Pour contourner ces obstacles, plusieurs initiatives voient le jour. Le collectif « Cinéma pour la Paix », fondé en 2023, organise des projections parallèles dans des lieux associatifs et des universités. En 2024, il a permis la diffusion de 12 films israéliens critiques dans 8 pays, touchant environ 15 000 spectateurs.

Par ailleurs, des plateformes en ligne comme « Dissident Voices » proposent des abonnements payants pour accéder à des œuvres censurées. « Nous avons déjà 5 000 abonnés, dont 40 % en Europe », indique son fondateur, Oren Ginzburg, dans une interview à Libération.

Des festivals alternatifs en plein essor

Le Festival du Film Alternatif de Tel Aviv, créé en 2022, a accueilli 8 000 visiteurs en 2024, soit une augmentation de 60 % par rapport à l'année précédente. Cet événement se veut un espace de dialogue entre artistes israéliens et palestiniens. « Nous refusons le boycott des individus, mais nous critiquons la politique de l'État », déclare son directeur, Amos Gitai, dans le journal The Guardian.

En Europe, le réseau « Festivals sans Frontières » regroupe 15 événements qui programment des films israéliens dissidents. En 2024, ils ont diffusé 23 films, contre 9 en 2022.

Un impact mesurable sur la scène internationale

Selon une étude de l'Université de Tel Aviv, les cinéastes dissidents ont vu leur visibilité augmenter de 25 % entre 2022 et 2024 grâce à ces alternatives. Cependant, le financement reste un défi : 70 % des projets alternatifs dépendent de dons privés.

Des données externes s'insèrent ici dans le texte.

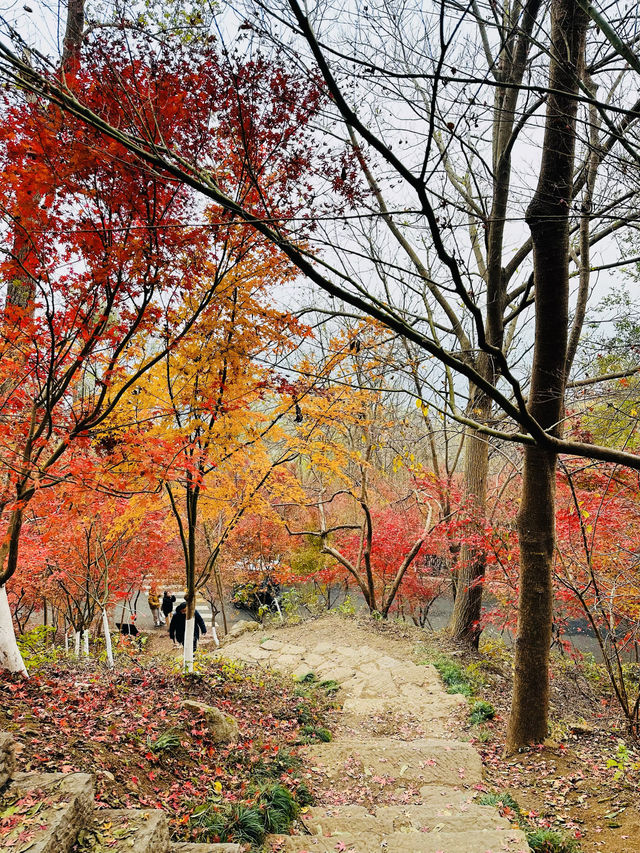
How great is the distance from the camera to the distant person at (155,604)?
56.6ft

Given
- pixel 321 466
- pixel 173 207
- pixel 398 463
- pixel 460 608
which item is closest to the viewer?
pixel 173 207

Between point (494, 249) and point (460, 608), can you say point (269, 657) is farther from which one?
point (494, 249)

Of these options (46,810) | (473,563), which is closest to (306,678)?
(473,563)

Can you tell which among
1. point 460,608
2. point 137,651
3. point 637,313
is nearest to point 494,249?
point 637,313

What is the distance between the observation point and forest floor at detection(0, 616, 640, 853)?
337 centimetres

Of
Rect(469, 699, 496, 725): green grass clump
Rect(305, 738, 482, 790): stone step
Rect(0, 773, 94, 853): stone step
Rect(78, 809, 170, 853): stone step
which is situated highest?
Rect(0, 773, 94, 853): stone step

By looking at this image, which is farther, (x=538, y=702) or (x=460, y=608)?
(x=460, y=608)

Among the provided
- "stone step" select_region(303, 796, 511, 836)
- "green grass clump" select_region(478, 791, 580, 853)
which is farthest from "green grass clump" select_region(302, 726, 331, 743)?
"green grass clump" select_region(478, 791, 580, 853)

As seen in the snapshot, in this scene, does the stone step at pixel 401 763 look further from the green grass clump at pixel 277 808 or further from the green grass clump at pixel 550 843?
the green grass clump at pixel 550 843

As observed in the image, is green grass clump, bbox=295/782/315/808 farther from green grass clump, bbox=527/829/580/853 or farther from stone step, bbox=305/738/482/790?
green grass clump, bbox=527/829/580/853

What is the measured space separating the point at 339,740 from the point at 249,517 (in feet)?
32.9

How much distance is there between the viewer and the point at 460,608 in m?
9.00

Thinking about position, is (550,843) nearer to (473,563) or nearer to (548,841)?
(548,841)

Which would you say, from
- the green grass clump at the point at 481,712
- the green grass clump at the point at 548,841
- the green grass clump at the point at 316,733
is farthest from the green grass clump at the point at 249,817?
the green grass clump at the point at 481,712
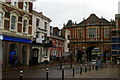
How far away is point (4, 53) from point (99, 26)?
45.1 m

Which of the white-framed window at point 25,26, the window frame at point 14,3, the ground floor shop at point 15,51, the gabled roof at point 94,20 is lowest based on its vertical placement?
the ground floor shop at point 15,51

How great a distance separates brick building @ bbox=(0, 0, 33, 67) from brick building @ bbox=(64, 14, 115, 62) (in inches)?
1333

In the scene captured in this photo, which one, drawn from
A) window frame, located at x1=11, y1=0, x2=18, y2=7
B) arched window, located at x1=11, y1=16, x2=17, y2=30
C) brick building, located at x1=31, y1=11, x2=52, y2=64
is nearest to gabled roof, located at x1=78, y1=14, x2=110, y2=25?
brick building, located at x1=31, y1=11, x2=52, y2=64

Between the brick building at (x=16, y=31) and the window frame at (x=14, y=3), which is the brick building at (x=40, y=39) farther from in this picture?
the window frame at (x=14, y=3)

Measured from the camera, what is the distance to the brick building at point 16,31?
2744cm

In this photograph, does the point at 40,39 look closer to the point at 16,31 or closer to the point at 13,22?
the point at 16,31

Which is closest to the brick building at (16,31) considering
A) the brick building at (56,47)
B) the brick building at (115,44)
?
the brick building at (56,47)

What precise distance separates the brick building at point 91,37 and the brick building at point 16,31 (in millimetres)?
33855

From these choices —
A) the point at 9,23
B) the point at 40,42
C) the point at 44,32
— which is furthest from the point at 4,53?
the point at 44,32

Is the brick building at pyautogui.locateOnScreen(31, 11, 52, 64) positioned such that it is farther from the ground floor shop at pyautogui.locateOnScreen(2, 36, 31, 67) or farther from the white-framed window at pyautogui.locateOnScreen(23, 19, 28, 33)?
the white-framed window at pyautogui.locateOnScreen(23, 19, 28, 33)

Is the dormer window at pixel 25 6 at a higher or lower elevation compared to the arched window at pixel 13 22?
higher

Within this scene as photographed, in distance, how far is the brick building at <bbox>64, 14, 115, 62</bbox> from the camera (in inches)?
2603

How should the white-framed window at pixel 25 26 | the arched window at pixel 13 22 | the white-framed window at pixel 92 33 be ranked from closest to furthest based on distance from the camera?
the arched window at pixel 13 22 < the white-framed window at pixel 25 26 < the white-framed window at pixel 92 33

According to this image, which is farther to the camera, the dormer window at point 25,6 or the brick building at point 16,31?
the dormer window at point 25,6
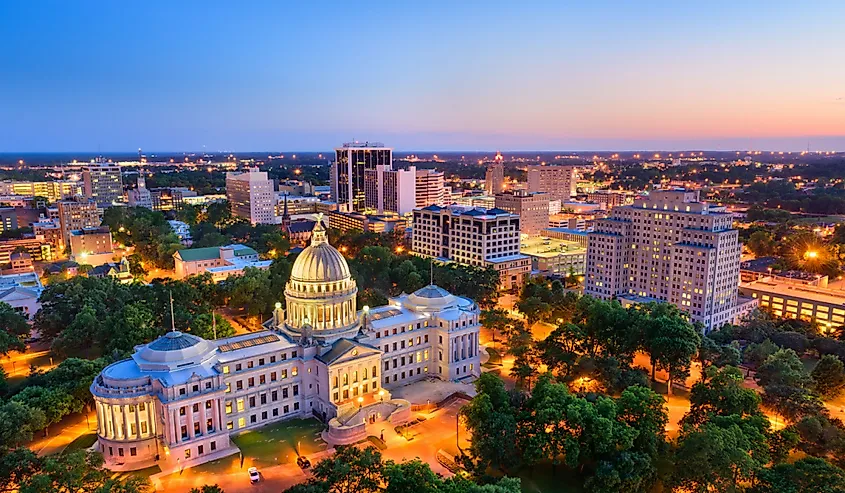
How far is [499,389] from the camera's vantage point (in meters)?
65.5

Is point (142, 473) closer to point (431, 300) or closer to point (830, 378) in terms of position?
point (431, 300)

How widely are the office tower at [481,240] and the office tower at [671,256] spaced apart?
903 inches

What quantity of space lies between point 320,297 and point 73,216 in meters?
138

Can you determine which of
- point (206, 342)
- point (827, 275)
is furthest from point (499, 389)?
point (827, 275)

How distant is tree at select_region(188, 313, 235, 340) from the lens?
90312 mm

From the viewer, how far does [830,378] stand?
76562 mm

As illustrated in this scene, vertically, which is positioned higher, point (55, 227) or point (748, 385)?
point (55, 227)

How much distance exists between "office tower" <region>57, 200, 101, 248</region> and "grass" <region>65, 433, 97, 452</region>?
127208 millimetres

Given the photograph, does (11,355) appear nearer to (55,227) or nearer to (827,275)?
(55,227)

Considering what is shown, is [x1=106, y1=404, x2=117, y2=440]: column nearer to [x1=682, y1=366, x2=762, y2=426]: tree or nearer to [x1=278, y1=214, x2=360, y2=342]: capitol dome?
[x1=278, y1=214, x2=360, y2=342]: capitol dome

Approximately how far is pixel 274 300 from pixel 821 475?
87899mm

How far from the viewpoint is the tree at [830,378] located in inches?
3004

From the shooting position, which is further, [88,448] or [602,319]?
[602,319]

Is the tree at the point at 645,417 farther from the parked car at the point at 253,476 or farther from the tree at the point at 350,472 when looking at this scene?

« Ces initiatives sont cruciales pour maintenir un espace critique, mais elles ne remplacent pas les grands festivals », nuance le critique de cinéma Shlomo Schwartzberg, dans Variety.

Des perspectives pour l'avenir

Les cinéastes dissidents espèrent que ces alternatives forceront un réexamen des politiques de boycott. « Nous ne demandons pas un chèque en blanc, mais une distinction entre l'État et les artistes qui s'y opposent », conclut Yael Bartana.